*** Opening of SELECTED TEXT ***

Multitasking question

I’ve put my haiku install (on bare metal) under stress using lame which is well known to be a single threaded application.
Just wanted to monitor the CPU usage, in this case an i7 7500u 2 cores + HT (so haiku sees 4 cores) under different load scenarios.
This is with a single lame run:


This is with two lame processes:

This is with three lame processes:

This is with four:

And finally, with five lame processes:

While I can totally understand behaviour with 1, 4 and 5 processes, are the other ones expected/correct? Or are they sub-optimal (as they seem to be)?

1 Like

The scheduler tries to fulfill many constraints, for example, balance the load on the different CPU cores and caches. If you have 2 cores with hyperthreading, it is better to use just one thread of each core. But if you do so for a long time, that core will heat up more than the other, and so it will exit its “turbo boost” mode to not overheat. So it is a good idea to migrate to another core after a while, until the first one cools down.

So, if you hit a case like this, the threads will be moved from one core to another periodically.

There are also other things to take into account, for example, when a thread does a disk access, it is put on wait until the reply from the disk is received, and when it becomes ready again, it may be put on another idle CPU. Maybe there is now another task (even one with little CPU use) running on the CPU where it was initially. And it does not cost anything to put it on another idle CPU at that point.

So, there is nothing in these graph that allows to say the scheduling is sub-optimal. If you really only had 2 or 3 threads to run, and 4 CPU cores, then, yes, this would be strange. But there are at least a few dozens other things running in the background, that introduce “noise” to the system and make it hard to predict what the best solution is. And you wouldn’t see it just from the global CPU activity graph.

Is it optimal? Probably not. But to answer this you have to define what “optimal” is. First, what do you want to achieve? Lowest possible latency for the user? If so, the mouse movements and all things related to “display” will have to be run first. Or do you want your lame process to run as fast as possible even if the GUI is completely frozen during that time? That’s also possible, you can set your processes with a very high priority. Or maybe, try to keep one CPU core idle as much as possible when it’s not really needed? You can also do that, by switching the scheduler to it’s “power saving” mode (available in ProcessController menu). And, also, the scheduler has to make decisions very fast. If it spent 2 seconds computing the perfect solution everytime it needs to select what thread to run on what CPU, it would not be optimal anymore, even if the solution would be the theoretical perfect one. The scheduler is an O(1) algorithm, meaning it does not scan all available CPU cores and all available threads when it wants to decide what to run next. And so, sometimes it has to take a shortcut and pick the “good enough” solution that can be done very quickly, rather than the perfect solution that would take too long to compute.

*** Close of SELECTED TEXT ***

_EXERCISE REQUIREMENTS_:
a – Answer from the Haiku scheduling thread:
(i) Which CPU was the Haiku install running on?
(ii) In which menu is the scheduler's "power saving" mode available?
(iii) What kind of algorithm is the scheduler said to be?
b – From the Haiku scheduling thread, output word for word the part that opens with the words containing "I’ve put my" and closes with "different load scenarios.".
Nothing in the listing is needed.

*** Opening of PROVIDED DATA ***

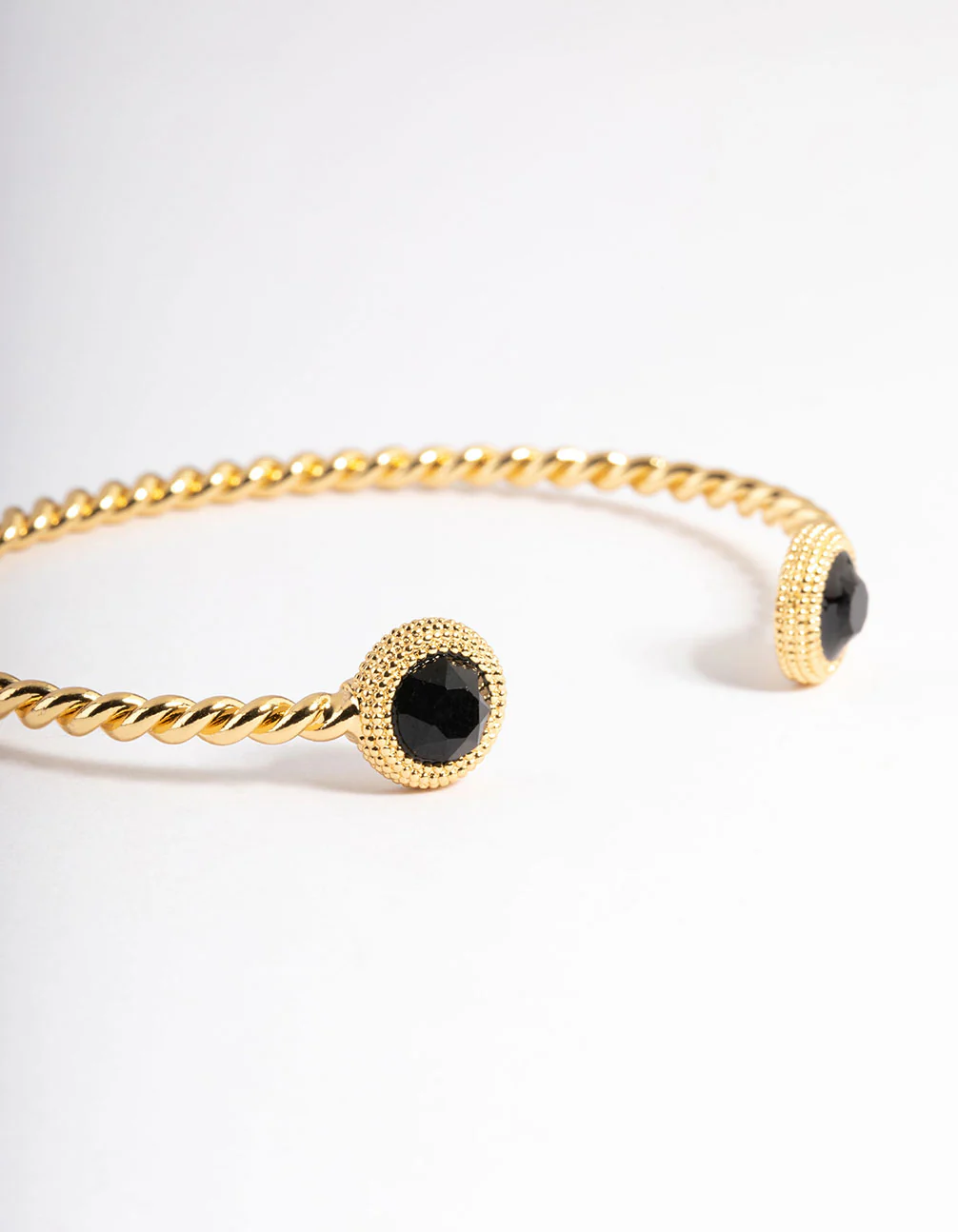 Gold Plated Black Onyx Twisted Cuff Bracelet - Image 2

*** Close of PROVIDED DATA ***

_ANSWERS PER TASK_:
a –
(i) An i7 7500u
(ii) The ProcessController menu
(iii) An O(1) algorithm

b –
I’ve put my haiku install (on bare metal) under stress using lame which is well known to be a single threaded application.
Just wanted to monitor the CPU usage, in this case an i7 7500u 2 cores + HT (so haiku sees 4 cores) under different load scenarios.